Narrating Causal Graphs with Large Language Models
Atharva Phatak, Vijay K. Mago, Ameeta Agrawal, Aravind Inbasekaran, Philippe J. Giabbanelli
TL;DR
This work probes whether large language models can generate coherent natural-language descriptions from causal maps. By evaluating four GPT-3 variants on two causal-map datasets under finetune, few-shot, and zero-shot regimes with inputs that either include or omit explicit causal tags, the study finds that causal text quality improves with training data and is closer to fine-tuned performance in few-shot settings, while zero-shot performance is substantially weaker. A key finding is that using a small number of exemplars can match full fine-tuning for many cases, enabling faster deployment, though causal tags generally help in non-zero-shot scenarios. The results, contrasted with a WebNLG baseline, suggest that GPT-3 can learn causality from limited examples but does not inherently encode it, underscoring the need for causality-focused evaluation metrics and extension to paragraph-level descriptions and intervention-focused reasoning.
Abstract
The use of generative AI to create text descriptions from graphs has mostly focused on knowledge graphs, which connect concepts using facts. In this work we explore the capability of large pretrained language models to generate text from causal graphs, where salient concepts are represented as nodes and causality is represented via directed, typed edges.

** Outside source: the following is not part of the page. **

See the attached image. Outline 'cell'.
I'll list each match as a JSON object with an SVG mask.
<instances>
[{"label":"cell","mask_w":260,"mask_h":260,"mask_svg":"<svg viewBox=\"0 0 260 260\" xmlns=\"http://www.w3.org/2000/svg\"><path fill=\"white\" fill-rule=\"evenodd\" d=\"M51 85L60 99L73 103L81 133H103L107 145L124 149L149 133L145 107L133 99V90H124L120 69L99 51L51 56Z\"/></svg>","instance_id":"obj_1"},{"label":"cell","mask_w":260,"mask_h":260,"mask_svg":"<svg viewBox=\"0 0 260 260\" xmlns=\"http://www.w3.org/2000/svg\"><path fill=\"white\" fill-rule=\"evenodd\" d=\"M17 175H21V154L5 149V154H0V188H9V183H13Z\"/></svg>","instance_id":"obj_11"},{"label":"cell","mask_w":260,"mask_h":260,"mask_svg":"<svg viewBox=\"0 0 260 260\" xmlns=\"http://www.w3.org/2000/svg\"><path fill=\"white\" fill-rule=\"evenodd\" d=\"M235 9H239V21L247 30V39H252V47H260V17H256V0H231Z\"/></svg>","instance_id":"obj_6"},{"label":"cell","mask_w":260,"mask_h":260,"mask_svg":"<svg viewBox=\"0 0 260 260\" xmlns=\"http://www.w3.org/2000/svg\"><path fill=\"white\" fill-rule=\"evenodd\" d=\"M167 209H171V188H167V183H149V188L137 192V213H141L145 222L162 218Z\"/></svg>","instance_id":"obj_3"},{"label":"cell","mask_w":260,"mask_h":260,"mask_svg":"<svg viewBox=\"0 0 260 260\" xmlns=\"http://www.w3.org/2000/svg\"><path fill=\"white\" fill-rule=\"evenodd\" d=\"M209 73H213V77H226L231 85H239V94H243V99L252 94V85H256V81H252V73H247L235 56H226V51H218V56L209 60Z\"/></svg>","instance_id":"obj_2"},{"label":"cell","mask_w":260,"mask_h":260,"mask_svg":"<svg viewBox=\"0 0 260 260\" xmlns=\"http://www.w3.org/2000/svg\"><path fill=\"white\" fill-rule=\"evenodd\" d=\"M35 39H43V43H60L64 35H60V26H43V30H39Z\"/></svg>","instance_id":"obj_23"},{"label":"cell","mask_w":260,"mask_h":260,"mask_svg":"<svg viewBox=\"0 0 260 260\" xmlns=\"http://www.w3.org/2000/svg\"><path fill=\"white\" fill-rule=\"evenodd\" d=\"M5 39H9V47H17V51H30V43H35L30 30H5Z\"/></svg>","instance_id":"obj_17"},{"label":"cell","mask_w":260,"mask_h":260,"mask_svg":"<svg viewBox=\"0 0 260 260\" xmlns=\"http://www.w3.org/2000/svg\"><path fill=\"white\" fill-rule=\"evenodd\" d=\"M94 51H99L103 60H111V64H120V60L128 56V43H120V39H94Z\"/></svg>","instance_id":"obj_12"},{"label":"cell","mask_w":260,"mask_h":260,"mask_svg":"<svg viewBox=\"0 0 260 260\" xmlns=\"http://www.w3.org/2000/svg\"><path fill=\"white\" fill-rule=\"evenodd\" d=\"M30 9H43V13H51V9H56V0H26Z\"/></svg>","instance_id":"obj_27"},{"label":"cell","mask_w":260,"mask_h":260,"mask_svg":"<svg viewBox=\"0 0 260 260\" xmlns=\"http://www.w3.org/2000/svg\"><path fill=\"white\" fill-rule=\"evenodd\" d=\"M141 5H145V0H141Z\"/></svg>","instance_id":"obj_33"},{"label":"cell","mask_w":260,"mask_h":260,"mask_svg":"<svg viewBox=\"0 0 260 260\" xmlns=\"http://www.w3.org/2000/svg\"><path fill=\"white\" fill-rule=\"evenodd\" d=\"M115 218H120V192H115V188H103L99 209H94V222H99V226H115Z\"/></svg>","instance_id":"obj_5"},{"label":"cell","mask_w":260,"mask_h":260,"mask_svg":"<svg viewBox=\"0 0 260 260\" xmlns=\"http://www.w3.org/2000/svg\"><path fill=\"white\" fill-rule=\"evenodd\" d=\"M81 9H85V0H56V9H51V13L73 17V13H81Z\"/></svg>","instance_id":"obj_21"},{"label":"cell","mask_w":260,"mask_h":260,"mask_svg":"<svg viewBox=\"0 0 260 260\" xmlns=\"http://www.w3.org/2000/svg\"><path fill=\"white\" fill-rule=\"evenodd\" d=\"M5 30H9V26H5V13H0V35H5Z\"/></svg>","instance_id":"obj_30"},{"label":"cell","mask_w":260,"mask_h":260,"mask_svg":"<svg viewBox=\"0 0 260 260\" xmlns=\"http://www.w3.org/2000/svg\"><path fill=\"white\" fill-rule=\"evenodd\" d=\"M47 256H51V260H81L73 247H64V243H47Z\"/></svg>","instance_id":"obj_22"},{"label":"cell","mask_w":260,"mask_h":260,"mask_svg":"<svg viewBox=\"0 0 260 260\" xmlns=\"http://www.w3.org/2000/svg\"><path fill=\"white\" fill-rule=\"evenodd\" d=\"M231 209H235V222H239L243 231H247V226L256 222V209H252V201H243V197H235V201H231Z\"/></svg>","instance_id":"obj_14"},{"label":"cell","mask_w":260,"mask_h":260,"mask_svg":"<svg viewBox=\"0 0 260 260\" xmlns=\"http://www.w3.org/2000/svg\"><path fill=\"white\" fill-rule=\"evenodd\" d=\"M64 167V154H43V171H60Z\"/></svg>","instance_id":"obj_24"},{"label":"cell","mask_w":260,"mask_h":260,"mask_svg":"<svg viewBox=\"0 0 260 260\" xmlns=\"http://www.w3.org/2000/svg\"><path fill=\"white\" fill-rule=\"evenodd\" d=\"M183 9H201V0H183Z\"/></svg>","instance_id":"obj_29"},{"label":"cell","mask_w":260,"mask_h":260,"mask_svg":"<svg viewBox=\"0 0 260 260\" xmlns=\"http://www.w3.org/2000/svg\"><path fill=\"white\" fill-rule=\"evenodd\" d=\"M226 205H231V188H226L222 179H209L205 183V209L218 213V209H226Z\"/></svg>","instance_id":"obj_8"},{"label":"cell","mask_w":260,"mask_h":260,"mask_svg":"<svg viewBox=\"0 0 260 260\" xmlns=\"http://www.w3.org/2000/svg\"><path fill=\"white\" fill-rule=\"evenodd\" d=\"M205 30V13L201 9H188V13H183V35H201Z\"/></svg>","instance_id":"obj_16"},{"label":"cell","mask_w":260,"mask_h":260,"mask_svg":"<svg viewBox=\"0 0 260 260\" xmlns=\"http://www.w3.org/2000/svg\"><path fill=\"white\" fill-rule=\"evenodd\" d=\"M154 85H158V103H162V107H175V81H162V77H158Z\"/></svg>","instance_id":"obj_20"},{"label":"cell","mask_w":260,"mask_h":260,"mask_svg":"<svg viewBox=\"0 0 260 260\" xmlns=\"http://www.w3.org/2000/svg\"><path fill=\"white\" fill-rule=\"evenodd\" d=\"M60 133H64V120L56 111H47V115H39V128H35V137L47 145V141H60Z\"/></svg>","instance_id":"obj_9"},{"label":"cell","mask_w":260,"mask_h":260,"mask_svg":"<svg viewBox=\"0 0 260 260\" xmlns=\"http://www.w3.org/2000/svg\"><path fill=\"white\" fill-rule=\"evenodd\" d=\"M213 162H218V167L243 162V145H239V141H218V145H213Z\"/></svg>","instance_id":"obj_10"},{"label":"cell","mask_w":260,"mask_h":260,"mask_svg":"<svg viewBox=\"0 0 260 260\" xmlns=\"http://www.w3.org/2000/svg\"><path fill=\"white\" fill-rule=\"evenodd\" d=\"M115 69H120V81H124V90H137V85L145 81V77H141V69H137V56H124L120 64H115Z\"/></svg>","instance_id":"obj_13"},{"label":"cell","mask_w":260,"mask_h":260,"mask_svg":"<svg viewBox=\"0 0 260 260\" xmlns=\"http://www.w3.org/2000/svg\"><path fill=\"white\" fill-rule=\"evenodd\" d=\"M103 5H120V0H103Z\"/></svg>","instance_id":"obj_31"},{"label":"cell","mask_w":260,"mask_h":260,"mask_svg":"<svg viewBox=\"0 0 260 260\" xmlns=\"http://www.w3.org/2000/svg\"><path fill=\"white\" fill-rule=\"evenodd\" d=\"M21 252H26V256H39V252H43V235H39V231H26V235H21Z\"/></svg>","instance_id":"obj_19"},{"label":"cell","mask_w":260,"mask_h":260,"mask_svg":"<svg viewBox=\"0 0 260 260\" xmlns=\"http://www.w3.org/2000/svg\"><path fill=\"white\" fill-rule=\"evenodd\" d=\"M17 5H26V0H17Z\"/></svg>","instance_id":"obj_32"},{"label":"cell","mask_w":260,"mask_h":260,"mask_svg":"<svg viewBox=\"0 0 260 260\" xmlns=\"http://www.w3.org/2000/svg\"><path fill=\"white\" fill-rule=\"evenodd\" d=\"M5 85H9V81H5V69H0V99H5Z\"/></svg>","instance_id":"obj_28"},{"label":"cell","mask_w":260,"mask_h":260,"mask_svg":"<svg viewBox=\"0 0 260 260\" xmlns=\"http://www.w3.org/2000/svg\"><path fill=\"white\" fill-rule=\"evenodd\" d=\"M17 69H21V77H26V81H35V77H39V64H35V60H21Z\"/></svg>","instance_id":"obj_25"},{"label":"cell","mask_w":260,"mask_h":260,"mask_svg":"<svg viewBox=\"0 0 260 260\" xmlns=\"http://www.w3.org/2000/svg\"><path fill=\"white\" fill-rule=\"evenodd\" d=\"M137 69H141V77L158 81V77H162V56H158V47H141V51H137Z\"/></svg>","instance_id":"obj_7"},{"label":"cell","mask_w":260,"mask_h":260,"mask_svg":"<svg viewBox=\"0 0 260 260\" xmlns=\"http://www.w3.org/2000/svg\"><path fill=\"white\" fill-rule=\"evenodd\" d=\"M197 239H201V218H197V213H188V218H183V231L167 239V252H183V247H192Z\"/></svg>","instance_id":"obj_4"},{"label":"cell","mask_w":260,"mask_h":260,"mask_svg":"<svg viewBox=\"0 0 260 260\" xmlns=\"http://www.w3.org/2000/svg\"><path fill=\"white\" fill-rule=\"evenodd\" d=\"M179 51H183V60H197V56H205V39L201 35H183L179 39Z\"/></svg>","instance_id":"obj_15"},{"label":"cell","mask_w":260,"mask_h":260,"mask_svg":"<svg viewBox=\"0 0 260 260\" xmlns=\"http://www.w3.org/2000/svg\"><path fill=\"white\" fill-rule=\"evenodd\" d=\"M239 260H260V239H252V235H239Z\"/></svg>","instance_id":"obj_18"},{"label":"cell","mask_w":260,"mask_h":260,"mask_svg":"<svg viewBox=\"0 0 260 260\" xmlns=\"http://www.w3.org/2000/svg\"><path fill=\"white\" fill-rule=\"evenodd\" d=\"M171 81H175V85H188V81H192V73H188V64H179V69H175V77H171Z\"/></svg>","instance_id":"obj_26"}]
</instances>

The causal reasoning encoded in these graphs can support applications as diverse as healthcare or marketing. Using two publicly available causal graph datasets, we empirically investigate the performance of four GPT-3 models under various settings. Our results indicate that while causal text descriptions improve with training data, compared to fact-based graphs, they are harder to generate under zero-shot settings. Results further suggest that users of generative AI can deploy future applications faster since similar performances are obtained when training a model with only a few examples as compared to fine-tuning via a large curated dataset.